> Estratto del documento:
Samsung Galaxy S e A: la differenza
I modelli Samsung Galaxy S e A si distinguono netta per tecnologia, prezzo e target di riferimento.
- Destinatari e prezzo: La serie S è la linea di punta premium di Samsung con caratteristiche di fascia alta e prezzi di conseguenza più elevati. La serie A offre invece modelli di fascia media e entry-level con un buon rapporto qualità-prezzo.
- Qualità del display: I modelli della serie S utilizzano la tecnologia Dynamic AMOLED 2X con risoluzione più elevata, maggiore luminosità e frequenza di aggiornamento adattiva a 120 Hz per un’esperienza di gioco fluida. I modelli A dispongono sì di buoni pannelli AMOLED, ma spesso presentano frequenze di aggiornamento inferiori e una minore fedeltà dei colori.

> Materiale fornito:

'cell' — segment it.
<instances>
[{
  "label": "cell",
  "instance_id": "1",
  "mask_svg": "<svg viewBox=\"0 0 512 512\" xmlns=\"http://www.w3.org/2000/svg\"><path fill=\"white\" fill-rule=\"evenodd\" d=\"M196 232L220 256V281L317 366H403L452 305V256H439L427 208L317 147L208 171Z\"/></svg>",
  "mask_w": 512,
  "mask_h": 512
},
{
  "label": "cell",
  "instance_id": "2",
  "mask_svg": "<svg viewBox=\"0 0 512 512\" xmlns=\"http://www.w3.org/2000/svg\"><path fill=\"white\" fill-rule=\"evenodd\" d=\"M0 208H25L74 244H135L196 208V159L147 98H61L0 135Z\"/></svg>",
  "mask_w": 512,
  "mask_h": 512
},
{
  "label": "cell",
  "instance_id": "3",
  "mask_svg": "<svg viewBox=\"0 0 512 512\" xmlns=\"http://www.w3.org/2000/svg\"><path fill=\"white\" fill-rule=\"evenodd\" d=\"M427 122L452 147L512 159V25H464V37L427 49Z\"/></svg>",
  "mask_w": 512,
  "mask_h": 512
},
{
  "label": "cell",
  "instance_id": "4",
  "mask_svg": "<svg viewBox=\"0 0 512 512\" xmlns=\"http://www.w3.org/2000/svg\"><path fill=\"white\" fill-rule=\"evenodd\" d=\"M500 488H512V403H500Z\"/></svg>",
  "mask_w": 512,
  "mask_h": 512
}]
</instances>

> Istruzioni:
a. Traduci in inglese questa frase del testo sui Samsung Galaxy S e A: «La serie S è la linea di punta premium di Samsung con caratteristiche di fascia alta e prezzi di conseguenza più elevati.»
b. Copia dal testo sui Samsung Galaxy S e A il passo compreso tra "Samsung Galaxy S e A: la" e "buon rapporto qualità-prezzo.", estremi inclusi.
c. Prosegui il testo sulla differenza tra Samsung Galaxy S e A dopo la sua ultima frase.
I record non servono per svolgere gli esercizi.

> Risposte scritte:
a. The S series is Samsung's premium flagship line, with high-end features and correspondingly higher prices.

b.
Samsung Galaxy S e A: la differenza
I modelli Samsung Galaxy S e A si distinguono netta per tecnologia, prezzo e target di riferimento.
- Destinatari e prezzo: La serie S è la linea di punta premium di Samsung con caratteristiche di fascia alta e prezzi di conseguenza più elevati. La serie A offre invece modelli di fascia media e entry-level con un buon rapporto qualità-prezzo.

c.
- Prestazioni della fotocamera: La serie S punta su sistemi fotografici professionali con sensori più grandi, zoom ottico (fino a 10x nell’S Ultra) e migliori funzioni video. La serie A offre fotocamere affidabili per l’uso quotidiano, ma spesso senza teleobiettivo o con sensori macro/di profondità meno potenti.
- Processore e prestazioni: I modelli S dispongono di chip di punta (Snapdragon 8 Elite/Exynos 2400) per le massime prestazioni, mentre la serie A si accontenta di processori più lenti (ad es. Exynos 1380) – sufficienti per l’uso quotidiano, ma meno adatti ai giochi di fascia alta.
- Batteria e autonomia: La serie A si distingue per batterie più capienti (fino a 5.000 mAh) e processori più efficienti, il che garantisce un’autonomia maggiore. I modelli S hanno batterie più piccole (ad es. 4.000 mAh per l’S24), che si scaricano più rapidamente in caso di utilizzo intensivo.
- Funzionalità aggiuntive: La serie S dispone di protezione IP68, supporto per la S-Pen (nei modelli Ultra) e ricarica wireless. La serie A offre uno slot MicroSD (in molti modelli), ma solo protezione IP67 (nei modelli di punta della serie A) o nessuna protezione nei modelli entry-level.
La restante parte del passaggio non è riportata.